━━ INPUT MATERIAL
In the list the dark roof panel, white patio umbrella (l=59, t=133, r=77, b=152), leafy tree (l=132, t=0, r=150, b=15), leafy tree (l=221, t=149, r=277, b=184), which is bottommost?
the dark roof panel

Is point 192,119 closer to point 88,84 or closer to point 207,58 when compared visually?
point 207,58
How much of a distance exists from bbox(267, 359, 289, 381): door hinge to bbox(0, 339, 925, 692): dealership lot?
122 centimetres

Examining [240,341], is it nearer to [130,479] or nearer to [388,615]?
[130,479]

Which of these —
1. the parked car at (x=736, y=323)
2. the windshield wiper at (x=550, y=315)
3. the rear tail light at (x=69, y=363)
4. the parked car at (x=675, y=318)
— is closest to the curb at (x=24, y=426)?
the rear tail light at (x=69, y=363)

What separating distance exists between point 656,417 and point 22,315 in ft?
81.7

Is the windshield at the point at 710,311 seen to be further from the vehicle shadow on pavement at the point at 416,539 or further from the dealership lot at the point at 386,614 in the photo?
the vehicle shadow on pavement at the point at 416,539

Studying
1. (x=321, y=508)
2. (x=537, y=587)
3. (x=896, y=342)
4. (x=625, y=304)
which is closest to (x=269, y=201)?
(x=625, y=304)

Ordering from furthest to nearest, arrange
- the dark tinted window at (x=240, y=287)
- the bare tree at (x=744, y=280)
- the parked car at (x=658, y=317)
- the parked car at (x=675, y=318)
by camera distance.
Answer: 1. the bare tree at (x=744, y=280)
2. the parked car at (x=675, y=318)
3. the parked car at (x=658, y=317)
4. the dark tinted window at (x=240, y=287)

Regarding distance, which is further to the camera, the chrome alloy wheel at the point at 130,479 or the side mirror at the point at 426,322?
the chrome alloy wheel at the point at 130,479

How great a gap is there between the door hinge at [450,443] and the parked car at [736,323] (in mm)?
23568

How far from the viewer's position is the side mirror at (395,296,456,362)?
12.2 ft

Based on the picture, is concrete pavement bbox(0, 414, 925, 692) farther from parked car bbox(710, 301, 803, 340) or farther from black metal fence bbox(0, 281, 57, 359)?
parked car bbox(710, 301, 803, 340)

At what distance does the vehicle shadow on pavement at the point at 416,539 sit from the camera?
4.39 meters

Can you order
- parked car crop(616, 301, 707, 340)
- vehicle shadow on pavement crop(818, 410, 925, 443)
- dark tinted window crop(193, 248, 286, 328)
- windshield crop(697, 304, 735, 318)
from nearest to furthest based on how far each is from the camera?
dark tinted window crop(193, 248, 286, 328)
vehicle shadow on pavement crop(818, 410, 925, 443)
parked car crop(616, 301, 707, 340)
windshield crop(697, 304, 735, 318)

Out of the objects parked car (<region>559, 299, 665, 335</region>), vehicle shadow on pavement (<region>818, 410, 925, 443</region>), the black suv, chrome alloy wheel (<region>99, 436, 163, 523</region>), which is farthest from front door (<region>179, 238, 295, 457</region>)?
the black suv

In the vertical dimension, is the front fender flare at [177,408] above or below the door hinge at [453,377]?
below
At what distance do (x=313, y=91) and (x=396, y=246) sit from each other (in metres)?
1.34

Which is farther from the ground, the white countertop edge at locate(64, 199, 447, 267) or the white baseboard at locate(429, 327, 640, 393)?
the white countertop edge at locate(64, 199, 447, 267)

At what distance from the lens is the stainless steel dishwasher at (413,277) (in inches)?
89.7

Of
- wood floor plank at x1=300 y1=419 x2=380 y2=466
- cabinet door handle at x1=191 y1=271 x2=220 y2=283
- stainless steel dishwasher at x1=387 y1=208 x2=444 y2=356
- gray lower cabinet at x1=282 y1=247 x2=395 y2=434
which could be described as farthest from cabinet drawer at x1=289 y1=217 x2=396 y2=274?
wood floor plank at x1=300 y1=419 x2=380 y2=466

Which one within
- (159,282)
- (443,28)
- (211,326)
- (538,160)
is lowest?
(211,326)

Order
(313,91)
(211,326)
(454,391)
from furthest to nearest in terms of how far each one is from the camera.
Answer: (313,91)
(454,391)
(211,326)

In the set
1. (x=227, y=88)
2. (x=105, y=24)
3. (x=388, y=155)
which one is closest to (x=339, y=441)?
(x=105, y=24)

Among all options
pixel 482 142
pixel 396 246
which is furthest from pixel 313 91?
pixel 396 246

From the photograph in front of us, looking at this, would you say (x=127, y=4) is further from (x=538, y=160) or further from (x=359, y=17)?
━━━━
▶ EXERCISE DESCRIPTION
Print every record above exactly as written.

▶ EXPECTED ANSWER
In the list the dark roof panel, white patio umbrella (l=59, t=133, r=77, b=152), leafy tree (l=132, t=0, r=150, b=15), leafy tree (l=221, t=149, r=277, b=184), which is bottommost?
the dark roof panel

Is point 192,119 closer to point 88,84 or closer to point 207,58 when compared visually?
point 207,58
How much of a distance exists from bbox(267, 359, 289, 381): door hinge to bbox(0, 339, 925, 692): dealership lot?
122 centimetres

Examining [240,341], is it nearer to [130,479] or nearer to [388,615]?
[130,479]

Which of these —
1. the parked car at (x=736, y=323)
2. the windshield wiper at (x=550, y=315)
3. the rear tail light at (x=69, y=363)
4. the parked car at (x=675, y=318)
— is closest to the curb at (x=24, y=426)?
the rear tail light at (x=69, y=363)

What separating distance exists between point 656,417 and point 22,315 in ft?
81.7

Is the windshield at the point at 710,311 seen to be further from the vehicle shadow on pavement at the point at 416,539 or further from the dealership lot at the point at 386,614 in the photo?
the vehicle shadow on pavement at the point at 416,539

Studying
1. (x=321, y=508)
2. (x=537, y=587)
3. (x=896, y=342)
4. (x=625, y=304)
which is closest to (x=269, y=201)?
(x=625, y=304)

Ordering from furthest to nearest, arrange
- the dark tinted window at (x=240, y=287)
- the bare tree at (x=744, y=280)
- the parked car at (x=658, y=317)
- the parked car at (x=675, y=318)
by camera distance.
Answer: 1. the bare tree at (x=744, y=280)
2. the parked car at (x=675, y=318)
3. the parked car at (x=658, y=317)
4. the dark tinted window at (x=240, y=287)

Regarding distance, which is further to the camera, the chrome alloy wheel at the point at 130,479 or the side mirror at the point at 426,322?
the chrome alloy wheel at the point at 130,479

How great a gap is there between the door hinge at [450,443] and the parked car at [736,323] (in mm)?
23568

How far from the viewer's position is the side mirror at (395,296,456,362)?
12.2 ft

Based on the picture, is concrete pavement bbox(0, 414, 925, 692) farther from parked car bbox(710, 301, 803, 340) or farther from black metal fence bbox(0, 281, 57, 359)?
parked car bbox(710, 301, 803, 340)

At what distance does the vehicle shadow on pavement at the point at 416,539 sit from the camera?
4.39 meters

Can you order
- parked car crop(616, 301, 707, 340)
- vehicle shadow on pavement crop(818, 410, 925, 443)
- dark tinted window crop(193, 248, 286, 328)
- windshield crop(697, 304, 735, 318)
from nearest to furthest based on how far each is from the camera?
dark tinted window crop(193, 248, 286, 328)
vehicle shadow on pavement crop(818, 410, 925, 443)
parked car crop(616, 301, 707, 340)
windshield crop(697, 304, 735, 318)

Out of the objects parked car (<region>559, 299, 665, 335</region>), vehicle shadow on pavement (<region>818, 410, 925, 443</region>), the black suv, chrome alloy wheel (<region>99, 436, 163, 523</region>), which is farthest from front door (<region>179, 238, 295, 457</region>)?
the black suv

In the vertical dimension, is the front fender flare at [177,408] above or below the door hinge at [453,377]?
below
At what distance do (x=313, y=91) and (x=396, y=246) sit from each other (in metres)?
1.34

Which is farther from the ground, the white countertop edge at locate(64, 199, 447, 267) or the white baseboard at locate(429, 327, 640, 393)?
the white countertop edge at locate(64, 199, 447, 267)

At what distance from the lens is the stainless steel dishwasher at (413,277) (in inches)?
89.7

Of
- wood floor plank at x1=300 y1=419 x2=380 y2=466
- cabinet door handle at x1=191 y1=271 x2=220 y2=283
- stainless steel dishwasher at x1=387 y1=208 x2=444 y2=356
- gray lower cabinet at x1=282 y1=247 x2=395 y2=434
which could be described as farthest from cabinet drawer at x1=289 y1=217 x2=396 y2=274?
wood floor plank at x1=300 y1=419 x2=380 y2=466

Which one within
- (159,282)
- (443,28)
- (211,326)
- (538,160)
is lowest?
(211,326)

Order
(313,91)
(211,326)
(454,391)
from furthest to nearest in terms of how far each one is from the camera.
Answer: (313,91)
(454,391)
(211,326)

In the set
1. (x=227, y=88)
2. (x=105, y=24)
3. (x=388, y=155)
which one is closest to (x=339, y=441)?
(x=105, y=24)

Among all options
pixel 482 142
pixel 396 246
which is furthest from pixel 313 91?
pixel 396 246

From the photograph in front of us, looking at this, would you say (x=127, y=4) is further from (x=538, y=160) or further from (x=359, y=17)?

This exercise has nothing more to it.